TASK OBJECTIVE: From the first line onward, reproduce the records exactly; the final line to include is the one holding "Researchers investigated whether there".

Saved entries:
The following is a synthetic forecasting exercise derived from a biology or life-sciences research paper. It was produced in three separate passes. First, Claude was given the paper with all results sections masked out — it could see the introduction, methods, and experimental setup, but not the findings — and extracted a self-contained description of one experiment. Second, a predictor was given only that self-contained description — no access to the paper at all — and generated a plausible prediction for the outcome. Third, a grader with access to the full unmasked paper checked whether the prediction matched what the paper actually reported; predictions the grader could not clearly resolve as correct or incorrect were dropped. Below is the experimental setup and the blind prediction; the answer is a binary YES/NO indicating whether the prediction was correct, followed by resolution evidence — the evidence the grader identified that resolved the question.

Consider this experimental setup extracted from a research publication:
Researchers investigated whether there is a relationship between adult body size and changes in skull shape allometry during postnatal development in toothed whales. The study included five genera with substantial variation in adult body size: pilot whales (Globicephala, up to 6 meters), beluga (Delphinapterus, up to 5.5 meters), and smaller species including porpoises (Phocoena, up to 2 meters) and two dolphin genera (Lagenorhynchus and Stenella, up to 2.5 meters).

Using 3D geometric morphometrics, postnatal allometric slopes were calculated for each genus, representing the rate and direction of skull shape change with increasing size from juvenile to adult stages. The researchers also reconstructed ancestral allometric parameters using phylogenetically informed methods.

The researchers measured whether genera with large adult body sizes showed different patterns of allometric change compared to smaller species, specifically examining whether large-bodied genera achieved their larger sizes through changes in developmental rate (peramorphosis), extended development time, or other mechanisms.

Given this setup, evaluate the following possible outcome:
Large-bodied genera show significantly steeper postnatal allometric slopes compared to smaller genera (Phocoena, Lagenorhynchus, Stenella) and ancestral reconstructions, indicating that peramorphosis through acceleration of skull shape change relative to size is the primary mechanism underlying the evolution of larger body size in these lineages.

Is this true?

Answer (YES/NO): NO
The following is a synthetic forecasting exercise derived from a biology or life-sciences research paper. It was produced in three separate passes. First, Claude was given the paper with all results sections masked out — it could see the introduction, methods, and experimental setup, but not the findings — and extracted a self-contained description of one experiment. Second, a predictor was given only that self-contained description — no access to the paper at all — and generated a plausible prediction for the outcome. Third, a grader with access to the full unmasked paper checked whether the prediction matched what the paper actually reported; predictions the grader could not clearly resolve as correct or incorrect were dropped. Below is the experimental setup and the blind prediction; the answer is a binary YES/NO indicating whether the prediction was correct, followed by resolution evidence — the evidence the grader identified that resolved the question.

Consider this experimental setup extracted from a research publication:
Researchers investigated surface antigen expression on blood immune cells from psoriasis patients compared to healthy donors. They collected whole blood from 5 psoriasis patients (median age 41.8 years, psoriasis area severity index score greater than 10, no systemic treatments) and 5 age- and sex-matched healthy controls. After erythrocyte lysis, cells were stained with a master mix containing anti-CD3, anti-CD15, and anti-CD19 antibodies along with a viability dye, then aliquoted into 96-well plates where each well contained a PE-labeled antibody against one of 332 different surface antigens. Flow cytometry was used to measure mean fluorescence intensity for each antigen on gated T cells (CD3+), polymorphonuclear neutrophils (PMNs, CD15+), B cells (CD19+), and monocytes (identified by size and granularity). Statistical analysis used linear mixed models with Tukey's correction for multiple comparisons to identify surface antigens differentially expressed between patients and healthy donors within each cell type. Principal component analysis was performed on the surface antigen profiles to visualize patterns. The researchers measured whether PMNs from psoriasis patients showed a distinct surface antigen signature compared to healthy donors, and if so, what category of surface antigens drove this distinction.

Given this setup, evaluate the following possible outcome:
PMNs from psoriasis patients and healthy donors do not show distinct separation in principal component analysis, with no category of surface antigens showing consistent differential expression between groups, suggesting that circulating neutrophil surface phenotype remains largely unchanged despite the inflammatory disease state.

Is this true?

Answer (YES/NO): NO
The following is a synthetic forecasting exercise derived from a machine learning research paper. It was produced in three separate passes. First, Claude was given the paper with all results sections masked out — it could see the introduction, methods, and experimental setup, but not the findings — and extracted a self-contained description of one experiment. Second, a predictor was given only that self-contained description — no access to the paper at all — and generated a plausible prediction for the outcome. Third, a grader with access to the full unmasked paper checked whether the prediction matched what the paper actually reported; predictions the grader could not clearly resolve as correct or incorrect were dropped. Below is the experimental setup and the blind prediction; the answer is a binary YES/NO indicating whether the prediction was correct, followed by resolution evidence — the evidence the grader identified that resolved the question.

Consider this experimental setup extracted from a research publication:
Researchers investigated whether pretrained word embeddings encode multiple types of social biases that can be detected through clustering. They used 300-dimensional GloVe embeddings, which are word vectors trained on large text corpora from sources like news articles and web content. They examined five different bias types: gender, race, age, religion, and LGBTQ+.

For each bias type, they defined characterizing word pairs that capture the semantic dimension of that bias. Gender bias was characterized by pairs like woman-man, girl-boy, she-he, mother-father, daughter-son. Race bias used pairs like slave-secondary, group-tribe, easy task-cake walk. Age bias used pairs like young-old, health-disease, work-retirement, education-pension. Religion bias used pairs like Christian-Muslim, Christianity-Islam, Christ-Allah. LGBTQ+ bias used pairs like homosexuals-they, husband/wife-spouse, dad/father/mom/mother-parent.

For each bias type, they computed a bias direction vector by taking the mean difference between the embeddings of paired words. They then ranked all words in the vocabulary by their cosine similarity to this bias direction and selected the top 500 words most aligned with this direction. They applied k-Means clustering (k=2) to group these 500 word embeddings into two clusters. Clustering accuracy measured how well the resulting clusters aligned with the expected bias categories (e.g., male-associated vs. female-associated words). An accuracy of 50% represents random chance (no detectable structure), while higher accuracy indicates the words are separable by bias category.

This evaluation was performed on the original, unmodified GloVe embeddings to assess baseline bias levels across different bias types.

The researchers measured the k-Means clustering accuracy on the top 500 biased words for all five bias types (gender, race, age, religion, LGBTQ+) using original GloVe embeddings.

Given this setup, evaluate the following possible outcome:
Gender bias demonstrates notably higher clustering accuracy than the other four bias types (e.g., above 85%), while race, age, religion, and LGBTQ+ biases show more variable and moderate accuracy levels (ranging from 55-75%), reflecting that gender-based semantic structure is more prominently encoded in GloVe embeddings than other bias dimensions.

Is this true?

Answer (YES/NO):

TASK RESPONSE:
The following is a synthetic forecasting exercise derived from a biology or life-sciences research paper. It was produced in three separate passes. First, Claude was given the paper with all results sections masked out — it could see the introduction, methods, and experimental setup, but not the findings — and extracted a self-contained description of one experiment. Second, a predictor was given only that self-contained description — no access to the paper at all — and generated a plausible prediction for the outcome. Third, a grader with access to the full unmasked paper checked whether the prediction matched what the paper actually reported; predictions the grader could not clearly resolve as correct or incorrect were dropped. Below is the experimental setup and the blind prediction; the answer is a binary YES/NO indicating whether the prediction was correct, followed by resolution evidence — the evidence the grader identified that resolved the question.

Consider this experimental setup extracted from a research publication:
Researchers investigated whether there is a relationship between adult body size and changes in skull shape allometry during postnatal development in toothed whales. The study included five genera with substantial variation in adult body size: pilot whales (Globicephala, up to 6 meters), beluga (Delphinapterus, up to 5.5 meters), and smaller species including porpoises (Phocoena, up to 2 meters) and two dolphin genera (Lagenorhynchus and Stenella, up to 2.5 meters).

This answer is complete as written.